Problem details →
Copy the whole listing below exactly.

Excerpted data →
_ _ _ _ _ _ _

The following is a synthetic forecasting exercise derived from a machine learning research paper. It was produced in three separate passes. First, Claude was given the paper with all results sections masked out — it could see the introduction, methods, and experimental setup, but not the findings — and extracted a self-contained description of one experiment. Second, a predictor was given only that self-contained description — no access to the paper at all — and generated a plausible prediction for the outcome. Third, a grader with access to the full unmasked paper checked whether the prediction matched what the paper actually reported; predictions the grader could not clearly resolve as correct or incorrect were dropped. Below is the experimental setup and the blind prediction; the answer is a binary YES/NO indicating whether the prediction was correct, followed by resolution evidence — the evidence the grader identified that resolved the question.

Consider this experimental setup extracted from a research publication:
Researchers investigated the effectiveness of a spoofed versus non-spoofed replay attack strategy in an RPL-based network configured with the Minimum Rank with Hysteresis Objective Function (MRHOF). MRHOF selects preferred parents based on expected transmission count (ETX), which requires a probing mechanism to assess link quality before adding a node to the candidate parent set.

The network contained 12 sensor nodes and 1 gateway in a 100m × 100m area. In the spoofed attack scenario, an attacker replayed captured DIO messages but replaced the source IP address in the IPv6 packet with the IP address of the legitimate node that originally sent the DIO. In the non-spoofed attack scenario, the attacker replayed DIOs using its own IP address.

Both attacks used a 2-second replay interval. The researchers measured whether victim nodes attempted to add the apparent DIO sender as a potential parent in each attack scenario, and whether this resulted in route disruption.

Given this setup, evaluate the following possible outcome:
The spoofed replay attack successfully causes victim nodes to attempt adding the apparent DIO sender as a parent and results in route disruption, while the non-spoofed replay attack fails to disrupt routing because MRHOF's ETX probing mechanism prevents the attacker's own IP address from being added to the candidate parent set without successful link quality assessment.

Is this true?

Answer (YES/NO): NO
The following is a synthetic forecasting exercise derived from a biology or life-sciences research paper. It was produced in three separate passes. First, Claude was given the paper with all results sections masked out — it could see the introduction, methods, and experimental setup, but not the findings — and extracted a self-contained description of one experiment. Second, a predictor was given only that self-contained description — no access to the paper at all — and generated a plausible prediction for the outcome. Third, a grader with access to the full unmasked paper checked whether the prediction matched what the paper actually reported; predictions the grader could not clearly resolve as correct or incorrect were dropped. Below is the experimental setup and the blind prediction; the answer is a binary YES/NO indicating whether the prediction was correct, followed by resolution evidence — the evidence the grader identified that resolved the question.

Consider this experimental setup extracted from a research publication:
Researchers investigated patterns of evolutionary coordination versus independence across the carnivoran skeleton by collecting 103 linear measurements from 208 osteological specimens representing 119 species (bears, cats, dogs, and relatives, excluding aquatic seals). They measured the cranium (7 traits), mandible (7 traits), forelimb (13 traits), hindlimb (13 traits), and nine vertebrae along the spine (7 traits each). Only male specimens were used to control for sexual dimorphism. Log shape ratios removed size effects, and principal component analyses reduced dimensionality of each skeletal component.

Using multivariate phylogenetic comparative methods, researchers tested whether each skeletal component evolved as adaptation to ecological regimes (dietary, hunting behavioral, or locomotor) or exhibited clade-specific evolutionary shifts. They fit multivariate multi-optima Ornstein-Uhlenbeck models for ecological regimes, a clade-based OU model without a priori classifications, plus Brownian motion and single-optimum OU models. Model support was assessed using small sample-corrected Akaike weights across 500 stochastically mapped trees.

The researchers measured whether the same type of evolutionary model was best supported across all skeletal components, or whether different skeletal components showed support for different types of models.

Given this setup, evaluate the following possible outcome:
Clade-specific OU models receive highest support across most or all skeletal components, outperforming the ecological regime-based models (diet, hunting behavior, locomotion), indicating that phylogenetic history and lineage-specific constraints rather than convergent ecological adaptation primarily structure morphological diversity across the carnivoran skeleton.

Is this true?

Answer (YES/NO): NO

_ _ _ _ _ _ _

Exercise solution →
The following is a synthetic forecasting exercise derived from a machine learning research paper. It was produced in three separate passes. First, Claude was given the paper with all results sections masked out — it could see the introduction, methods, and experimental setup, but not the findings — and extracted a self-contained description of one experiment. Second, a predictor was given only that self-contained description — no access to the paper at all — and generated a plausible prediction for the outcome. Third, a grader with access to the full unmasked paper checked whether the prediction matched what the paper actually reported; predictions the grader could not clearly resolve as correct or incorrect were dropped. Below is the experimental setup and the blind prediction; the answer is a binary YES/NO indicating whether the prediction was correct, followed by resolution evidence — the evidence the grader identified that resolved the question.

Consider this experimental setup extracted from a research publication:
Researchers investigated the effectiveness of a spoofed versus non-spoofed replay attack strategy in an RPL-based network configured with the Minimum Rank with Hysteresis Objective Function (MRHOF). MRHOF selects preferred parents based on expected transmission count (ETX), which requires a probing mechanism to assess link quality before adding a node to the candidate parent set.

The network contained 12 sensor nodes and 1 gateway in a 100m × 100m area. In the spoofed attack scenario, an attacker replayed captured DIO messages but replaced the source IP address in the IPv6 packet with the IP address of the legitimate node that originally sent the DIO. In the non-spoofed attack scenario, the attacker replayed DIOs using its own IP address.

Both attacks used a 2-second replay interval. The researchers measured whether victim nodes attempted to add the apparent DIO sender as a potential parent in each attack scenario, and whether this resulted in route disruption.

Given this setup, evaluate the following possible outcome:
The spoofed replay attack successfully causes victim nodes to attempt adding the apparent DIO sender as a parent and results in route disruption, while the non-spoofed replay attack fails to disrupt routing because MRHOF's ETX probing mechanism prevents the attacker's own IP address from being added to the candidate parent set without successful link quality assessment.

Is this true?

Answer (YES/NO): NO
The following is a synthetic forecasting exercise derived from a biology or life-sciences research paper. It was produced in three separate passes. First, Claude was given the paper with all results sections masked out — it could see the introduction, methods, and experimental setup, but not the findings — and extracted a self-contained description of one experiment. Second, a predictor was given only that self-contained description — no access to the paper at all — and generated a plausible prediction for the outcome. Third, a grader with access to the full unmasked paper checked whether the prediction matched what the paper actually reported; predictions the grader could not clearly resolve as correct or incorrect were dropped. Below is the experimental setup and the blind prediction; the answer is a binary YES/NO indicating whether the prediction was correct, followed by resolution evidence — the evidence the grader identified that resolved the question.

Consider this experimental setup extracted from a research publication:
Researchers investigated patterns of evolutionary coordination versus independence across the carnivoran skeleton by collecting 103 linear measurements from 208 osteological specimens representing 119 species (bears, cats, dogs, and relatives, excluding aquatic seals). They measured the cranium (7 traits), mandible (7 traits), forelimb (13 traits), hindlimb (13 traits), and nine vertebrae along the spine (7 traits each). Only male specimens were used to control for sexual dimorphism. Log shape ratios removed size effects, and principal component analyses reduced dimensionality of each skeletal component.

Using multivariate phylogenetic comparative methods, researchers tested whether each skeletal component evolved as adaptation to ecological regimes (dietary, hunting behavioral, or locomotor) or exhibited clade-specific evolutionary shifts. They fit multivariate multi-optima Ornstein-Uhlenbeck models for ecological regimes, a clade-based OU model without a priori classifications, plus Brownian motion and single-optimum OU models. Model support was assessed using small sample-corrected Akaike weights across 500 stochastically mapped trees.

The researchers measured whether the same type of evolutionary model was best supported across all skeletal components, or whether different skeletal components showed support for different types of models.

Given this setup, evaluate the following possible outcome:
Clade-specific OU models receive highest support across most or all skeletal components, outperforming the ecological regime-based models (diet, hunting behavior, locomotion), indicating that phylogenetic history and lineage-specific constraints rather than convergent ecological adaptation primarily structure morphological diversity across the carnivoran skeleton.

Is this true?

Answer (YES/NO): NO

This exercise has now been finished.